Threads for one-more-minute

    1. 5

      Since the type of Lisp I most often write is Clojure, I’m disappointed (though not very surprised) that this syntax isn’t any more applicable to Clojure than sweet-expressions. Clojure’s [] and {} brackets can be represented as vec and hash-map, but it just doesn’t look as clear. For example, starting with this random snippet of ClojureScript (source):

      (defn modifier-keys
        [e]
        (let [shift (.. e -shiftKey)
              meta (.. e -metaKey)
              ctrl (.. e -ctrlKey)
              alt (.. e -altKey)]
          {:shift shift :meta meta :ctrl ctrl :alt alt}))
      

      This would be the equivalent Wisp-syntax ClojureScript:

      defn modifier-keys
        vec e
        let
          vec
            shift : .. e -shiftKey
            meta : .. e -metaKey
            ctrl : .. e -ctrlKey
            alt : .. e -altKey
          hash-map :shift shift :meta meta :ctrl ctrl :alt alt
      

      It’s much harder to spot the function parameter e in vec e than in [e]. And changing that line to [ e with no closing bracket doesn’t look right either.

      1. 3

        A while back there was a version of this idea as a clojure library. I always liked the haskell-style :. Likely to have bit-rotted though.

    2. 8

      Congrats! I believe Hare uses QBE as a backend, and there may be others. Perhaps some users could be listed on the home page?
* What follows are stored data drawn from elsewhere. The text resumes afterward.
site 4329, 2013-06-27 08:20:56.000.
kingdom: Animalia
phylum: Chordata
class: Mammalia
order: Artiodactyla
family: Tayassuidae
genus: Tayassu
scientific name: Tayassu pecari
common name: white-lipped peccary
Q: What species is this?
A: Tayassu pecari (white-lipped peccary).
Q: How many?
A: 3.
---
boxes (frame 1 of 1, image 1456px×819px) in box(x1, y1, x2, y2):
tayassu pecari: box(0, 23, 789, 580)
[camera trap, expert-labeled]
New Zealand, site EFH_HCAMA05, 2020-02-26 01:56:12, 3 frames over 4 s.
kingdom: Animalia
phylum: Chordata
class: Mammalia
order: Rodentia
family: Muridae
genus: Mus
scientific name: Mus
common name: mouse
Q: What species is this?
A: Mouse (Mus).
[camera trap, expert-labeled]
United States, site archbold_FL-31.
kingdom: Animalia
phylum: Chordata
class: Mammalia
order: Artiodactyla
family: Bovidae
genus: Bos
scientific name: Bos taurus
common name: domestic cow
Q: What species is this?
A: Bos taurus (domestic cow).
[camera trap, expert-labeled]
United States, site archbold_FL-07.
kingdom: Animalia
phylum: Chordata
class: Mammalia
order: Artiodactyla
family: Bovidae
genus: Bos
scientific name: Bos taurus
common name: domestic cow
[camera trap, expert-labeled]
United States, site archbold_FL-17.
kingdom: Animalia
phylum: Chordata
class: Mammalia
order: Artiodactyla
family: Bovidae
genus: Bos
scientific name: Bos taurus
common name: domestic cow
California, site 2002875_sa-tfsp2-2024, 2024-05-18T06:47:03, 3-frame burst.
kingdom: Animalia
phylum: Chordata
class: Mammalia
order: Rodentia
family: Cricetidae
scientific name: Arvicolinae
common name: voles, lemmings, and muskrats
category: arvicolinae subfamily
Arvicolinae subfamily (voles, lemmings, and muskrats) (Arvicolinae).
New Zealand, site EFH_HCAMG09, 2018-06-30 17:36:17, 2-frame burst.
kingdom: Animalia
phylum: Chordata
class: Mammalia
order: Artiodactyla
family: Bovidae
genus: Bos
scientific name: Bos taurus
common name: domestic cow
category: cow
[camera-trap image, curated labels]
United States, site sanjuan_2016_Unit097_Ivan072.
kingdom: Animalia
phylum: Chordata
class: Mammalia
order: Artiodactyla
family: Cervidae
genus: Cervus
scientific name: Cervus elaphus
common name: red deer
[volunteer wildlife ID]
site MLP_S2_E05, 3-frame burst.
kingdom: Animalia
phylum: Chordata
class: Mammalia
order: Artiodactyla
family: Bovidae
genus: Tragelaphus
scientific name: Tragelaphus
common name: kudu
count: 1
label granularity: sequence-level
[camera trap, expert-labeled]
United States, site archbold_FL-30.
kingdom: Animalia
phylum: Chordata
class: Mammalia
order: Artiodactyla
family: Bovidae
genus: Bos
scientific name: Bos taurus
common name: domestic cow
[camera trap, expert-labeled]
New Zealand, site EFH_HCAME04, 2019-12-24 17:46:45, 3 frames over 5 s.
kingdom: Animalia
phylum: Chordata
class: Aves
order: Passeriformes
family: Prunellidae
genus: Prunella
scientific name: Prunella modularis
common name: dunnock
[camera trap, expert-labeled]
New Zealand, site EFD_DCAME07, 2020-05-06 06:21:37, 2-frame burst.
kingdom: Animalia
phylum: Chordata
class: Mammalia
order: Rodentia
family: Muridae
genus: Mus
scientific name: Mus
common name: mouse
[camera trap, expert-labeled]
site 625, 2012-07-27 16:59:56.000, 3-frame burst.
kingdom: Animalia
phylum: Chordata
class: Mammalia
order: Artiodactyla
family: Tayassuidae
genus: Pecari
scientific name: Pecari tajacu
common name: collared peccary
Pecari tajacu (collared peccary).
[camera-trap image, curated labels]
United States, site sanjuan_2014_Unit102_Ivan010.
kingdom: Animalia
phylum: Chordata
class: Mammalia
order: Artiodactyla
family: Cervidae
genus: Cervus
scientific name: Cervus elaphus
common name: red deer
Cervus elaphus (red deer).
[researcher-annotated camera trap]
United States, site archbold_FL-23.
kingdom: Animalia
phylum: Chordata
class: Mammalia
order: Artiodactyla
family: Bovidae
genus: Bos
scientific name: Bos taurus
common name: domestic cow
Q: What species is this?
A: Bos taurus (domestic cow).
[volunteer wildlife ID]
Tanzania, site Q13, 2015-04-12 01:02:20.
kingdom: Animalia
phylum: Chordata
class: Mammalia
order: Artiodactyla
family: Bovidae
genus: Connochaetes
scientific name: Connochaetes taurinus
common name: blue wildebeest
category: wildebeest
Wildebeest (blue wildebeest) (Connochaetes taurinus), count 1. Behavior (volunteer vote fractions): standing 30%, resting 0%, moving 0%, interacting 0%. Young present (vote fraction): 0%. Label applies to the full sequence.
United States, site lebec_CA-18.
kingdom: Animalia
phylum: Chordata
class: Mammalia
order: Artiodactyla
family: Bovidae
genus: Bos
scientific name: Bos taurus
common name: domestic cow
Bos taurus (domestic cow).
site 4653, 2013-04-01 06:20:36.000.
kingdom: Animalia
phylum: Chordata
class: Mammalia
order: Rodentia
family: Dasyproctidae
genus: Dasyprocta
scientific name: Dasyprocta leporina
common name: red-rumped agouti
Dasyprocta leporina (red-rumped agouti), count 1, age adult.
      QBE’s goals make a good bit of sense to me; it seems right for the backend to focus on emitting really good machine code, and it’s ok to have a “garbage in, garbage out” philosophy. LLVM was designed to handle almost everything, but recent languages (Swift, Rust, Julia) have their own middle IRs for language-specific optimisations. So it increasingly makes sense to expect that the backend receives relatively good IR, and doesn’t need some of the more magical simplifications. All those arch-specific peephole optimisations provide the real value.

      I’m only slightly disappointed to see Phi nodes, which are a bit less elegant than block arguments IMO (which MLIR, Swift and Cranelift’s newer IRs use – rationale). But of course it’s no deal-breaker.

      1. 7

        I was quite disappointed to see that there’s no pointer type in the IR. That means that it will never be able to target a CHERI platform (or any other architecture where pointers are not Integers), so the Morello system that I’m writing code on right now can never be a target.

        1. 6

          It looks like it changed, but I remember at the beginning the goal of QBE was to be super simple as opposed to the “bloated LLVM”, they were planning to only target amd64 and arm64. It looks like they now also support riscv64, so they might have changed and give up on that “few architecture” goals.

        2. 3

          so the Morello system that I’m writing code on right now

          Exciting! If I had a desktop-capable CHERI machine on my desk, I would also think first of coming online to tell the world :-)

          1. 2

            Unfortunately, the GPU driver doesn’t work yet, but apparently Wayland does once the GPU driver is working. I’m hoping to start using it as my work desktop soon, for now I’m sshing into it from a Windows machine. My normal working environment is the Windows Terminal sshing into a FreeBSD/x86-64 VM, so switching it to sshing into a FreeBSD/Morello computer isn’t that big a change…

            1. 2

              On a quick skim, over the first few search results, CHERI is an ISA, something similar to RISC, just extended with some capabilities around virtualization, memory protection? And Morello is …a CPU? SoC? As in, not exactly ARM, but something like that. Am I in the neighbourhood?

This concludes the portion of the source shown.